Landscape pattern is the carrier of ecological process,and its change will cause ecological process change correspodingly, thus resulting in changes of the ecological process. To utilize and manage the coastal wetlands reasonably and effectively, it is a paramount precondition to have a deep understanding of the coastal wetlands landscape evolution under integrated interference from human activities and natural environment change.

This paper used remote sensing and GIS to analyze the dynamic landscape evolution and conversion, and evaluated the annual rate of the variation, and conducted a supplementary analysis of the spatial and temporal distributions of coastal reclamation in north of Jiangsu. All the work was calculated and analyzed spatiotemporally across class and landscape level for years 1980–2014.

Results showed that the large-scale reclamation is the most significant influential source to the north Jiangsu coastal area, and it can be seen as the main cause of the severe change that has been happening to this region. The main problem that received top priority in the coastal wetlands distributed in north of Jiangsu province is the drastic natural wetland area reduction. Reclamation of tidal flats on a large scale may not only cause the change of the wetland ecological pattern, but result in qualitative change on the material circulation, energy flow and information transfer. Except the reclamation, Spartina alterniflora, as one introduced species for an initial purpose of promoting deposition and protecting beach, has become salt-and flooding-tolerant pioneer communities on mudflats and saltmarshes, and its invasion spread gradually replace the usual plant community in a succession that starts on land periodically inundated by the sea, such as Suaeda glauca and Phragmites australis. The invasion of Spartina alterniflora also leads to the original ecological area shrinking fast, and for some local ecological environment, constitutes an irreversible influence.

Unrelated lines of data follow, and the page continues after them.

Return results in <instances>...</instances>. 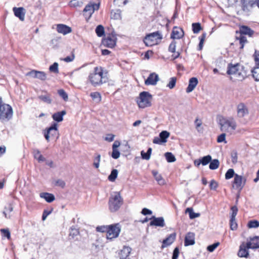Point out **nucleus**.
<instances>
[{
    "label": "nucleus",
    "mask_w": 259,
    "mask_h": 259,
    "mask_svg": "<svg viewBox=\"0 0 259 259\" xmlns=\"http://www.w3.org/2000/svg\"><path fill=\"white\" fill-rule=\"evenodd\" d=\"M231 214L230 218H232V220L235 219V217L237 214L238 209L236 206H233L231 207Z\"/></svg>",
    "instance_id": "52"
},
{
    "label": "nucleus",
    "mask_w": 259,
    "mask_h": 259,
    "mask_svg": "<svg viewBox=\"0 0 259 259\" xmlns=\"http://www.w3.org/2000/svg\"><path fill=\"white\" fill-rule=\"evenodd\" d=\"M108 226H98L96 228V230L98 232H106L108 233Z\"/></svg>",
    "instance_id": "57"
},
{
    "label": "nucleus",
    "mask_w": 259,
    "mask_h": 259,
    "mask_svg": "<svg viewBox=\"0 0 259 259\" xmlns=\"http://www.w3.org/2000/svg\"><path fill=\"white\" fill-rule=\"evenodd\" d=\"M232 161L233 163H236L237 162V153L236 151H232L231 153Z\"/></svg>",
    "instance_id": "62"
},
{
    "label": "nucleus",
    "mask_w": 259,
    "mask_h": 259,
    "mask_svg": "<svg viewBox=\"0 0 259 259\" xmlns=\"http://www.w3.org/2000/svg\"><path fill=\"white\" fill-rule=\"evenodd\" d=\"M58 93L59 95L63 98V99L66 101L68 99V97L67 94L65 92V91L63 89H60L58 91Z\"/></svg>",
    "instance_id": "49"
},
{
    "label": "nucleus",
    "mask_w": 259,
    "mask_h": 259,
    "mask_svg": "<svg viewBox=\"0 0 259 259\" xmlns=\"http://www.w3.org/2000/svg\"><path fill=\"white\" fill-rule=\"evenodd\" d=\"M177 78L175 77H171L169 79V81L168 83L167 84L166 87H168L170 89H172L174 88L176 86Z\"/></svg>",
    "instance_id": "48"
},
{
    "label": "nucleus",
    "mask_w": 259,
    "mask_h": 259,
    "mask_svg": "<svg viewBox=\"0 0 259 259\" xmlns=\"http://www.w3.org/2000/svg\"><path fill=\"white\" fill-rule=\"evenodd\" d=\"M116 40L114 36L109 35L102 39V43L106 47L112 48L116 45Z\"/></svg>",
    "instance_id": "14"
},
{
    "label": "nucleus",
    "mask_w": 259,
    "mask_h": 259,
    "mask_svg": "<svg viewBox=\"0 0 259 259\" xmlns=\"http://www.w3.org/2000/svg\"><path fill=\"white\" fill-rule=\"evenodd\" d=\"M121 228L119 224H114L109 225L107 238L112 239L117 238L120 232Z\"/></svg>",
    "instance_id": "8"
},
{
    "label": "nucleus",
    "mask_w": 259,
    "mask_h": 259,
    "mask_svg": "<svg viewBox=\"0 0 259 259\" xmlns=\"http://www.w3.org/2000/svg\"><path fill=\"white\" fill-rule=\"evenodd\" d=\"M150 220L152 221L150 222V226H156L160 227H164L165 225L164 220L163 217L156 218L155 216H152Z\"/></svg>",
    "instance_id": "16"
},
{
    "label": "nucleus",
    "mask_w": 259,
    "mask_h": 259,
    "mask_svg": "<svg viewBox=\"0 0 259 259\" xmlns=\"http://www.w3.org/2000/svg\"><path fill=\"white\" fill-rule=\"evenodd\" d=\"M66 114V111L65 110H62L60 112H57L54 113L52 115V118L55 121L59 122L63 120V116Z\"/></svg>",
    "instance_id": "28"
},
{
    "label": "nucleus",
    "mask_w": 259,
    "mask_h": 259,
    "mask_svg": "<svg viewBox=\"0 0 259 259\" xmlns=\"http://www.w3.org/2000/svg\"><path fill=\"white\" fill-rule=\"evenodd\" d=\"M247 247L251 249L259 248V237L254 236L250 238V241L247 243Z\"/></svg>",
    "instance_id": "20"
},
{
    "label": "nucleus",
    "mask_w": 259,
    "mask_h": 259,
    "mask_svg": "<svg viewBox=\"0 0 259 259\" xmlns=\"http://www.w3.org/2000/svg\"><path fill=\"white\" fill-rule=\"evenodd\" d=\"M101 160V155L100 154L96 153L94 157L93 165L95 168H98L100 165Z\"/></svg>",
    "instance_id": "41"
},
{
    "label": "nucleus",
    "mask_w": 259,
    "mask_h": 259,
    "mask_svg": "<svg viewBox=\"0 0 259 259\" xmlns=\"http://www.w3.org/2000/svg\"><path fill=\"white\" fill-rule=\"evenodd\" d=\"M185 212L189 213V218L190 219H194L200 216L199 213L194 212L193 208L191 207H188L187 208H186Z\"/></svg>",
    "instance_id": "34"
},
{
    "label": "nucleus",
    "mask_w": 259,
    "mask_h": 259,
    "mask_svg": "<svg viewBox=\"0 0 259 259\" xmlns=\"http://www.w3.org/2000/svg\"><path fill=\"white\" fill-rule=\"evenodd\" d=\"M249 228H256L259 227V222L256 220L250 221L247 224Z\"/></svg>",
    "instance_id": "47"
},
{
    "label": "nucleus",
    "mask_w": 259,
    "mask_h": 259,
    "mask_svg": "<svg viewBox=\"0 0 259 259\" xmlns=\"http://www.w3.org/2000/svg\"><path fill=\"white\" fill-rule=\"evenodd\" d=\"M218 187V183L214 180H212L209 184L210 190H215Z\"/></svg>",
    "instance_id": "60"
},
{
    "label": "nucleus",
    "mask_w": 259,
    "mask_h": 259,
    "mask_svg": "<svg viewBox=\"0 0 259 259\" xmlns=\"http://www.w3.org/2000/svg\"><path fill=\"white\" fill-rule=\"evenodd\" d=\"M13 210V207L12 204L9 203L8 204V207H5V210L3 211V214H4L6 218L10 219L11 218V215L9 213L12 212Z\"/></svg>",
    "instance_id": "33"
},
{
    "label": "nucleus",
    "mask_w": 259,
    "mask_h": 259,
    "mask_svg": "<svg viewBox=\"0 0 259 259\" xmlns=\"http://www.w3.org/2000/svg\"><path fill=\"white\" fill-rule=\"evenodd\" d=\"M111 17L112 19L118 20L121 19V12L119 10H117L115 11H112L111 12Z\"/></svg>",
    "instance_id": "36"
},
{
    "label": "nucleus",
    "mask_w": 259,
    "mask_h": 259,
    "mask_svg": "<svg viewBox=\"0 0 259 259\" xmlns=\"http://www.w3.org/2000/svg\"><path fill=\"white\" fill-rule=\"evenodd\" d=\"M165 157L168 162H173L176 160L175 156L171 152L165 153Z\"/></svg>",
    "instance_id": "46"
},
{
    "label": "nucleus",
    "mask_w": 259,
    "mask_h": 259,
    "mask_svg": "<svg viewBox=\"0 0 259 259\" xmlns=\"http://www.w3.org/2000/svg\"><path fill=\"white\" fill-rule=\"evenodd\" d=\"M236 219H233L232 220V218H230V228L232 230H235L237 228V224L236 222Z\"/></svg>",
    "instance_id": "61"
},
{
    "label": "nucleus",
    "mask_w": 259,
    "mask_h": 259,
    "mask_svg": "<svg viewBox=\"0 0 259 259\" xmlns=\"http://www.w3.org/2000/svg\"><path fill=\"white\" fill-rule=\"evenodd\" d=\"M245 183V180L243 178L237 174L235 175V177L233 181V187L237 189L241 190L244 187Z\"/></svg>",
    "instance_id": "12"
},
{
    "label": "nucleus",
    "mask_w": 259,
    "mask_h": 259,
    "mask_svg": "<svg viewBox=\"0 0 259 259\" xmlns=\"http://www.w3.org/2000/svg\"><path fill=\"white\" fill-rule=\"evenodd\" d=\"M179 255V249L178 247H176L173 251L172 259H178Z\"/></svg>",
    "instance_id": "64"
},
{
    "label": "nucleus",
    "mask_w": 259,
    "mask_h": 259,
    "mask_svg": "<svg viewBox=\"0 0 259 259\" xmlns=\"http://www.w3.org/2000/svg\"><path fill=\"white\" fill-rule=\"evenodd\" d=\"M152 173L158 184L160 185H164L165 184V180L160 174L156 170H152Z\"/></svg>",
    "instance_id": "30"
},
{
    "label": "nucleus",
    "mask_w": 259,
    "mask_h": 259,
    "mask_svg": "<svg viewBox=\"0 0 259 259\" xmlns=\"http://www.w3.org/2000/svg\"><path fill=\"white\" fill-rule=\"evenodd\" d=\"M247 243L246 244L244 243H242L240 246L238 255L241 257H247L249 255Z\"/></svg>",
    "instance_id": "26"
},
{
    "label": "nucleus",
    "mask_w": 259,
    "mask_h": 259,
    "mask_svg": "<svg viewBox=\"0 0 259 259\" xmlns=\"http://www.w3.org/2000/svg\"><path fill=\"white\" fill-rule=\"evenodd\" d=\"M88 79L94 87L101 85L108 81V78L104 74L103 68L98 66L95 67L93 72L90 73Z\"/></svg>",
    "instance_id": "1"
},
{
    "label": "nucleus",
    "mask_w": 259,
    "mask_h": 259,
    "mask_svg": "<svg viewBox=\"0 0 259 259\" xmlns=\"http://www.w3.org/2000/svg\"><path fill=\"white\" fill-rule=\"evenodd\" d=\"M241 10L246 13L250 12L255 6V0H240Z\"/></svg>",
    "instance_id": "11"
},
{
    "label": "nucleus",
    "mask_w": 259,
    "mask_h": 259,
    "mask_svg": "<svg viewBox=\"0 0 259 259\" xmlns=\"http://www.w3.org/2000/svg\"><path fill=\"white\" fill-rule=\"evenodd\" d=\"M235 174L233 169H229L225 174V179L226 180L230 179L233 178L234 176H235Z\"/></svg>",
    "instance_id": "51"
},
{
    "label": "nucleus",
    "mask_w": 259,
    "mask_h": 259,
    "mask_svg": "<svg viewBox=\"0 0 259 259\" xmlns=\"http://www.w3.org/2000/svg\"><path fill=\"white\" fill-rule=\"evenodd\" d=\"M195 244V235L192 232L188 233L185 238L184 245L185 246L192 245Z\"/></svg>",
    "instance_id": "22"
},
{
    "label": "nucleus",
    "mask_w": 259,
    "mask_h": 259,
    "mask_svg": "<svg viewBox=\"0 0 259 259\" xmlns=\"http://www.w3.org/2000/svg\"><path fill=\"white\" fill-rule=\"evenodd\" d=\"M79 234V231L77 229L72 227L70 229L69 235L73 238Z\"/></svg>",
    "instance_id": "55"
},
{
    "label": "nucleus",
    "mask_w": 259,
    "mask_h": 259,
    "mask_svg": "<svg viewBox=\"0 0 259 259\" xmlns=\"http://www.w3.org/2000/svg\"><path fill=\"white\" fill-rule=\"evenodd\" d=\"M1 232L2 234V236L7 238L8 239H10L11 238V233L9 229H2Z\"/></svg>",
    "instance_id": "53"
},
{
    "label": "nucleus",
    "mask_w": 259,
    "mask_h": 259,
    "mask_svg": "<svg viewBox=\"0 0 259 259\" xmlns=\"http://www.w3.org/2000/svg\"><path fill=\"white\" fill-rule=\"evenodd\" d=\"M170 134L166 131H163L159 134V137H155L153 142L154 144H161L165 143L166 139L169 137Z\"/></svg>",
    "instance_id": "13"
},
{
    "label": "nucleus",
    "mask_w": 259,
    "mask_h": 259,
    "mask_svg": "<svg viewBox=\"0 0 259 259\" xmlns=\"http://www.w3.org/2000/svg\"><path fill=\"white\" fill-rule=\"evenodd\" d=\"M239 68V65L238 64L236 65L229 64L228 66L227 73L229 75H234L237 80H241L244 79V75L242 74Z\"/></svg>",
    "instance_id": "7"
},
{
    "label": "nucleus",
    "mask_w": 259,
    "mask_h": 259,
    "mask_svg": "<svg viewBox=\"0 0 259 259\" xmlns=\"http://www.w3.org/2000/svg\"><path fill=\"white\" fill-rule=\"evenodd\" d=\"M159 80V77L158 74L155 73H151L150 74L148 78L145 81L146 85H156L157 81Z\"/></svg>",
    "instance_id": "17"
},
{
    "label": "nucleus",
    "mask_w": 259,
    "mask_h": 259,
    "mask_svg": "<svg viewBox=\"0 0 259 259\" xmlns=\"http://www.w3.org/2000/svg\"><path fill=\"white\" fill-rule=\"evenodd\" d=\"M236 38L237 39H239V44L240 45V48L243 49L244 46V44L247 42V39L246 37L243 35L240 34V36L238 37H237Z\"/></svg>",
    "instance_id": "45"
},
{
    "label": "nucleus",
    "mask_w": 259,
    "mask_h": 259,
    "mask_svg": "<svg viewBox=\"0 0 259 259\" xmlns=\"http://www.w3.org/2000/svg\"><path fill=\"white\" fill-rule=\"evenodd\" d=\"M57 30L59 33L65 35L70 33L72 29L71 27L65 24H60L57 25Z\"/></svg>",
    "instance_id": "25"
},
{
    "label": "nucleus",
    "mask_w": 259,
    "mask_h": 259,
    "mask_svg": "<svg viewBox=\"0 0 259 259\" xmlns=\"http://www.w3.org/2000/svg\"><path fill=\"white\" fill-rule=\"evenodd\" d=\"M198 83V79L196 77H192L189 80V84L186 92L189 93L192 92Z\"/></svg>",
    "instance_id": "24"
},
{
    "label": "nucleus",
    "mask_w": 259,
    "mask_h": 259,
    "mask_svg": "<svg viewBox=\"0 0 259 259\" xmlns=\"http://www.w3.org/2000/svg\"><path fill=\"white\" fill-rule=\"evenodd\" d=\"M49 70L51 72L58 73L59 72L58 64L56 62L54 63L53 65L50 66Z\"/></svg>",
    "instance_id": "54"
},
{
    "label": "nucleus",
    "mask_w": 259,
    "mask_h": 259,
    "mask_svg": "<svg viewBox=\"0 0 259 259\" xmlns=\"http://www.w3.org/2000/svg\"><path fill=\"white\" fill-rule=\"evenodd\" d=\"M201 29V27L199 23H195L192 24V30L194 33H198Z\"/></svg>",
    "instance_id": "50"
},
{
    "label": "nucleus",
    "mask_w": 259,
    "mask_h": 259,
    "mask_svg": "<svg viewBox=\"0 0 259 259\" xmlns=\"http://www.w3.org/2000/svg\"><path fill=\"white\" fill-rule=\"evenodd\" d=\"M194 123L195 124V127L197 132L198 133H202L203 129V127H201L202 123L201 120L197 118L195 120Z\"/></svg>",
    "instance_id": "38"
},
{
    "label": "nucleus",
    "mask_w": 259,
    "mask_h": 259,
    "mask_svg": "<svg viewBox=\"0 0 259 259\" xmlns=\"http://www.w3.org/2000/svg\"><path fill=\"white\" fill-rule=\"evenodd\" d=\"M39 196L41 198L45 199L48 203H51L55 199V196L53 194L47 192H42L40 193Z\"/></svg>",
    "instance_id": "29"
},
{
    "label": "nucleus",
    "mask_w": 259,
    "mask_h": 259,
    "mask_svg": "<svg viewBox=\"0 0 259 259\" xmlns=\"http://www.w3.org/2000/svg\"><path fill=\"white\" fill-rule=\"evenodd\" d=\"M252 76L256 81L259 80V66L256 65L251 70Z\"/></svg>",
    "instance_id": "39"
},
{
    "label": "nucleus",
    "mask_w": 259,
    "mask_h": 259,
    "mask_svg": "<svg viewBox=\"0 0 259 259\" xmlns=\"http://www.w3.org/2000/svg\"><path fill=\"white\" fill-rule=\"evenodd\" d=\"M13 116V109L9 104L2 103L0 105V120H9Z\"/></svg>",
    "instance_id": "5"
},
{
    "label": "nucleus",
    "mask_w": 259,
    "mask_h": 259,
    "mask_svg": "<svg viewBox=\"0 0 259 259\" xmlns=\"http://www.w3.org/2000/svg\"><path fill=\"white\" fill-rule=\"evenodd\" d=\"M183 35L184 31L182 29L177 27H174L170 37L172 39H180Z\"/></svg>",
    "instance_id": "21"
},
{
    "label": "nucleus",
    "mask_w": 259,
    "mask_h": 259,
    "mask_svg": "<svg viewBox=\"0 0 259 259\" xmlns=\"http://www.w3.org/2000/svg\"><path fill=\"white\" fill-rule=\"evenodd\" d=\"M27 75L30 76L33 78L39 79L41 80H45L47 78V75L44 71H36L32 70L27 74Z\"/></svg>",
    "instance_id": "15"
},
{
    "label": "nucleus",
    "mask_w": 259,
    "mask_h": 259,
    "mask_svg": "<svg viewBox=\"0 0 259 259\" xmlns=\"http://www.w3.org/2000/svg\"><path fill=\"white\" fill-rule=\"evenodd\" d=\"M219 165L220 162L218 159H211V161L209 162V168L211 170H214L219 167Z\"/></svg>",
    "instance_id": "35"
},
{
    "label": "nucleus",
    "mask_w": 259,
    "mask_h": 259,
    "mask_svg": "<svg viewBox=\"0 0 259 259\" xmlns=\"http://www.w3.org/2000/svg\"><path fill=\"white\" fill-rule=\"evenodd\" d=\"M211 156L210 155L203 156L201 158H200L201 164L203 166L206 165L211 161Z\"/></svg>",
    "instance_id": "40"
},
{
    "label": "nucleus",
    "mask_w": 259,
    "mask_h": 259,
    "mask_svg": "<svg viewBox=\"0 0 259 259\" xmlns=\"http://www.w3.org/2000/svg\"><path fill=\"white\" fill-rule=\"evenodd\" d=\"M50 136L51 137L57 136V139L59 137V134L57 128V123H54L47 131L44 133V136L46 140L49 142L50 141Z\"/></svg>",
    "instance_id": "10"
},
{
    "label": "nucleus",
    "mask_w": 259,
    "mask_h": 259,
    "mask_svg": "<svg viewBox=\"0 0 259 259\" xmlns=\"http://www.w3.org/2000/svg\"><path fill=\"white\" fill-rule=\"evenodd\" d=\"M240 33L241 35H248L250 36L253 34L254 31L248 26H242L240 28Z\"/></svg>",
    "instance_id": "32"
},
{
    "label": "nucleus",
    "mask_w": 259,
    "mask_h": 259,
    "mask_svg": "<svg viewBox=\"0 0 259 259\" xmlns=\"http://www.w3.org/2000/svg\"><path fill=\"white\" fill-rule=\"evenodd\" d=\"M123 203V199L118 192H116L112 195L109 199V209L111 212L118 210Z\"/></svg>",
    "instance_id": "3"
},
{
    "label": "nucleus",
    "mask_w": 259,
    "mask_h": 259,
    "mask_svg": "<svg viewBox=\"0 0 259 259\" xmlns=\"http://www.w3.org/2000/svg\"><path fill=\"white\" fill-rule=\"evenodd\" d=\"M219 123L222 132L231 134L237 127V123L234 117L220 116L219 117Z\"/></svg>",
    "instance_id": "2"
},
{
    "label": "nucleus",
    "mask_w": 259,
    "mask_h": 259,
    "mask_svg": "<svg viewBox=\"0 0 259 259\" xmlns=\"http://www.w3.org/2000/svg\"><path fill=\"white\" fill-rule=\"evenodd\" d=\"M99 7L100 3H90L85 7L83 10L84 16L86 18H88V19H89L94 13L95 11L99 10Z\"/></svg>",
    "instance_id": "9"
},
{
    "label": "nucleus",
    "mask_w": 259,
    "mask_h": 259,
    "mask_svg": "<svg viewBox=\"0 0 259 259\" xmlns=\"http://www.w3.org/2000/svg\"><path fill=\"white\" fill-rule=\"evenodd\" d=\"M95 31L98 36L101 37L104 34V28L102 25H99L96 27Z\"/></svg>",
    "instance_id": "44"
},
{
    "label": "nucleus",
    "mask_w": 259,
    "mask_h": 259,
    "mask_svg": "<svg viewBox=\"0 0 259 259\" xmlns=\"http://www.w3.org/2000/svg\"><path fill=\"white\" fill-rule=\"evenodd\" d=\"M131 251L130 247L124 246L119 253V259H130L127 258Z\"/></svg>",
    "instance_id": "27"
},
{
    "label": "nucleus",
    "mask_w": 259,
    "mask_h": 259,
    "mask_svg": "<svg viewBox=\"0 0 259 259\" xmlns=\"http://www.w3.org/2000/svg\"><path fill=\"white\" fill-rule=\"evenodd\" d=\"M90 96L93 100L96 101L97 102H100L101 101V94L97 92L91 93Z\"/></svg>",
    "instance_id": "43"
},
{
    "label": "nucleus",
    "mask_w": 259,
    "mask_h": 259,
    "mask_svg": "<svg viewBox=\"0 0 259 259\" xmlns=\"http://www.w3.org/2000/svg\"><path fill=\"white\" fill-rule=\"evenodd\" d=\"M152 96L148 92L144 91L140 93L137 99V103L139 108H145L151 106Z\"/></svg>",
    "instance_id": "4"
},
{
    "label": "nucleus",
    "mask_w": 259,
    "mask_h": 259,
    "mask_svg": "<svg viewBox=\"0 0 259 259\" xmlns=\"http://www.w3.org/2000/svg\"><path fill=\"white\" fill-rule=\"evenodd\" d=\"M176 237V234L175 233L169 234L165 239L162 241L161 248L163 249L170 245L175 240Z\"/></svg>",
    "instance_id": "18"
},
{
    "label": "nucleus",
    "mask_w": 259,
    "mask_h": 259,
    "mask_svg": "<svg viewBox=\"0 0 259 259\" xmlns=\"http://www.w3.org/2000/svg\"><path fill=\"white\" fill-rule=\"evenodd\" d=\"M120 153L117 149H112L111 156L113 159H116L120 156Z\"/></svg>",
    "instance_id": "63"
},
{
    "label": "nucleus",
    "mask_w": 259,
    "mask_h": 259,
    "mask_svg": "<svg viewBox=\"0 0 259 259\" xmlns=\"http://www.w3.org/2000/svg\"><path fill=\"white\" fill-rule=\"evenodd\" d=\"M152 153V148H149L147 152H144V151H142L141 152V157L143 159L149 160L150 158V156Z\"/></svg>",
    "instance_id": "37"
},
{
    "label": "nucleus",
    "mask_w": 259,
    "mask_h": 259,
    "mask_svg": "<svg viewBox=\"0 0 259 259\" xmlns=\"http://www.w3.org/2000/svg\"><path fill=\"white\" fill-rule=\"evenodd\" d=\"M176 48V42L173 40L169 45L168 47V51L171 53H175Z\"/></svg>",
    "instance_id": "59"
},
{
    "label": "nucleus",
    "mask_w": 259,
    "mask_h": 259,
    "mask_svg": "<svg viewBox=\"0 0 259 259\" xmlns=\"http://www.w3.org/2000/svg\"><path fill=\"white\" fill-rule=\"evenodd\" d=\"M162 38L161 33L157 31L146 35L144 39V42L147 46H152L156 44L158 40Z\"/></svg>",
    "instance_id": "6"
},
{
    "label": "nucleus",
    "mask_w": 259,
    "mask_h": 259,
    "mask_svg": "<svg viewBox=\"0 0 259 259\" xmlns=\"http://www.w3.org/2000/svg\"><path fill=\"white\" fill-rule=\"evenodd\" d=\"M220 245V243L219 242H215L211 245H208L207 247V250L210 252H213L214 249Z\"/></svg>",
    "instance_id": "56"
},
{
    "label": "nucleus",
    "mask_w": 259,
    "mask_h": 259,
    "mask_svg": "<svg viewBox=\"0 0 259 259\" xmlns=\"http://www.w3.org/2000/svg\"><path fill=\"white\" fill-rule=\"evenodd\" d=\"M13 11L16 17L19 18L21 21H24L25 15V10L23 7H14Z\"/></svg>",
    "instance_id": "19"
},
{
    "label": "nucleus",
    "mask_w": 259,
    "mask_h": 259,
    "mask_svg": "<svg viewBox=\"0 0 259 259\" xmlns=\"http://www.w3.org/2000/svg\"><path fill=\"white\" fill-rule=\"evenodd\" d=\"M118 175V170L117 169H113L110 175L108 177V179L111 182H114L117 178Z\"/></svg>",
    "instance_id": "42"
},
{
    "label": "nucleus",
    "mask_w": 259,
    "mask_h": 259,
    "mask_svg": "<svg viewBox=\"0 0 259 259\" xmlns=\"http://www.w3.org/2000/svg\"><path fill=\"white\" fill-rule=\"evenodd\" d=\"M226 135L225 133H223L219 135L217 138V142L218 143H222L224 142L225 143H227V141H226Z\"/></svg>",
    "instance_id": "58"
},
{
    "label": "nucleus",
    "mask_w": 259,
    "mask_h": 259,
    "mask_svg": "<svg viewBox=\"0 0 259 259\" xmlns=\"http://www.w3.org/2000/svg\"><path fill=\"white\" fill-rule=\"evenodd\" d=\"M248 113V109L243 103H240L238 105L237 115L239 117H243Z\"/></svg>",
    "instance_id": "23"
},
{
    "label": "nucleus",
    "mask_w": 259,
    "mask_h": 259,
    "mask_svg": "<svg viewBox=\"0 0 259 259\" xmlns=\"http://www.w3.org/2000/svg\"><path fill=\"white\" fill-rule=\"evenodd\" d=\"M45 93L46 94L45 95H41L39 96L38 98L42 102L47 104H50L52 102L51 95L50 94L48 93L47 92H45Z\"/></svg>",
    "instance_id": "31"
}]
</instances>
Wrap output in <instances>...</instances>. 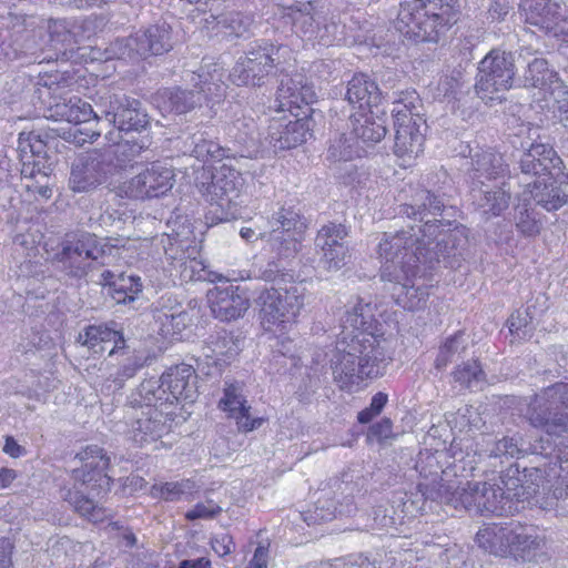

Results of this study can provide suggestions and insights to researchers, managers for keeping a sustainable wetland. Further research applying liner indicators of environmental impacts and landscape effects could expand on our research results, and may more deeply clarify the complex nature of the relationship between human activity and landscape-level effects. Furthermore, analyses of water resources, soil condition, and variation in ecosystem conditions could be useful in understanding mechanisms in the relationship between wetland landscape evolutions and external interference factors. Besides, it is necessary to make it clear whether the coastal wetlands landscape condition will remain similar, improve, or deteriorate in the future.